The upgrades weren’t great, but they were helpful. They just didn’t really change the gameplay that much. It was cool to get something that was a little helpful, but the core game was still Marvel Champions underneath. It didn’t feel like the campaign mode changed the game THAT much. For example, the first upgrade is something you use ONCE, then remove from the game! It’s really cool when you use it, but that was the ONLY change from scenario 1 to scenario 2.
What the campaign did do: it encourages/forces you to try all all the new Villains! That was the best part! The campaign mode was a framework to try out all the Villains, and a nominal story to motivate/immerse the players.
A Month of Campaigns
Over the last month, I have been playing mostly campaign games!
And, I’ll be honest, none of them really “nailed” the story. They all augmented their respective games, but I never felt like the main game changed that much. The one I enjoyed the most was The Lost Village: the cards and augmentations evolved but I think the story was the most compelling. Overall, I think Aeon’s End: Outcasts had the best story/writing overall: I also liked that I got to “choose” a lot more stuff between scenarios (you can use the new upgrades you get or completely ignore them or use an old one). Marvel Champions was good, and I liked the story, and the comic book art, but I felt like it was the game that changed the least. That’s not a BAD THING!!! I still like Marvel Champions a lot, I just think it was changed the least by the scenario augmentation.
Fiddliness: Sentinels of the Multiverse vs Marvel Champions
A lot of people make comparisons of Marvel Champions to Marvel: Legendary. I think a much more apt comparison is to Sentinels of the Multiverse: In both games, players controls a deck that “is” their superhero and powers! Both decks came out kind of randomly, and both have the heroes do damage to a big bad to win. The weird thing to me: people seem very polarized on these games! People I l know who LOVE Marvel Champions don’t care for Sentinels of the Multiverse. And vice-versa. I’ll be honest: I don’t get it. They are both great games, especially if you like cooperative Superhero games!!! (I like SOTM better, but I still like Marvel Champions too). Some players complain about the “fiddliness” of one over the other … but, let’s be honest!!! They are both fiddly in different ways!! I like them both, but I the recognize fiddliness in BOTH games of having to follow effects, counting damage, building decks, interpreting keywords, managing villains, and so many other things.

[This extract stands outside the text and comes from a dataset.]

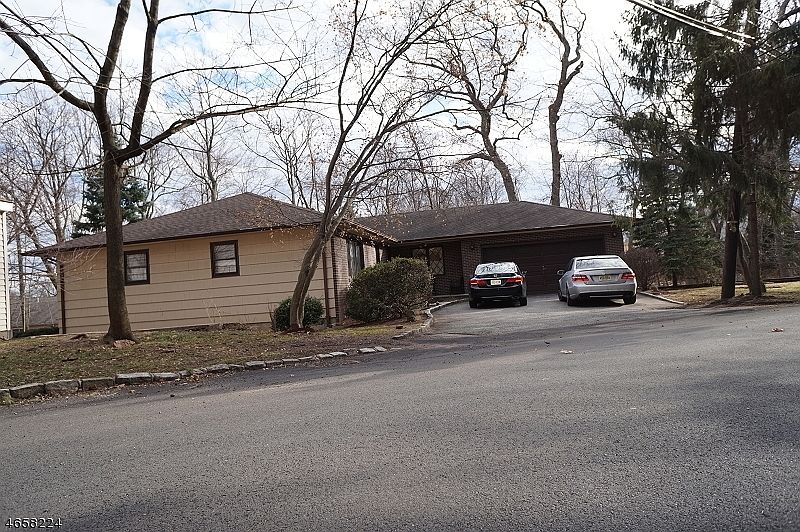 1st image of 12 Wildwood Ave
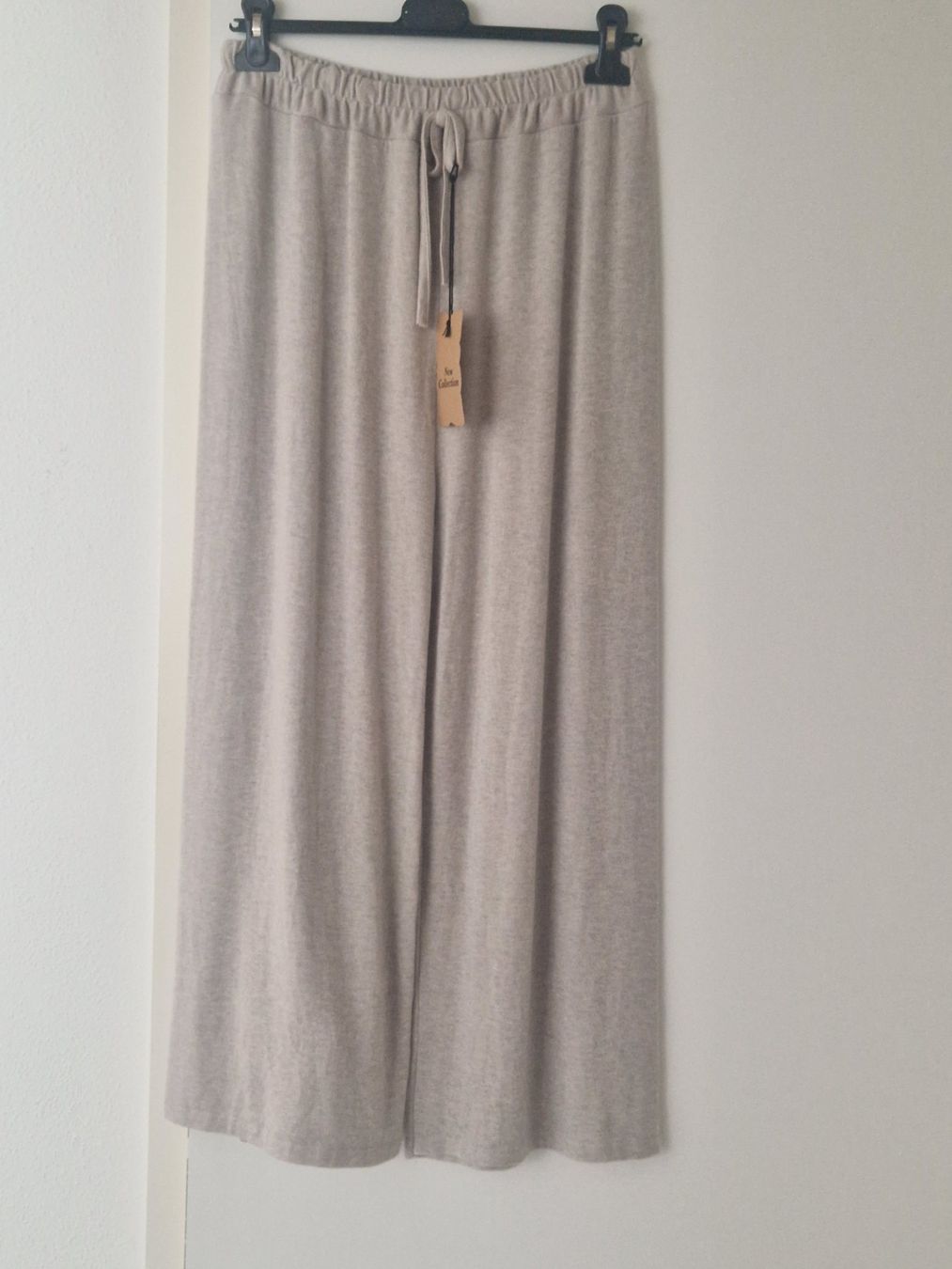 Lotti di vestiti: ENSEMBLE EN LAINE ET ANGORA – Nuovo e nell'imballaggio originale da Camorino venduto da JPHANDMADE1 1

The reason I bring this up: The Rise of The Red Skull adds more fiddliness to the game! Between new understanding new keywords, interpreting new rules, and sorting new cards, the game becomes even more fiddly. I personally don’t mind, but you should be aware the fiddliness level of Marvel Champions rises a little more in The Rise of the Red Skull. (Should it be The Rise of the Fiddliness of Red Skull ? Nah, that probably wouldn’t sell well)
So, Marvel Champions: The Rise of the Red Skull is a good expansion: the best part (so far for me) is that 5 new Villains! All 5 Villains played very differently; they added a lot of variety to the Marvel Champions system. If you didn’t like Marvel Champions and you were hoping the Campaign Mode would change your mind, you will be disappointed. Campaign Mode doesn’t change the base game that much: it add a neat story and some variety, but Marvel Champions is still the same core game. Like I said in the Aeon’s End: Outcasts review, the best part of the Campaign Mode (in both games) is that it gives players a framework to play all the content of the box and discover the variety therein.
I like Marvel Champions: The Rise of the Red Skull so far. It’s good. I still need to play the new heroes (Spider-Woman and Hawkeye) to see what I think of them. We’ll do that in Part II of this review! We’ll also look at how the campaign plays cooperatively with with multiple people.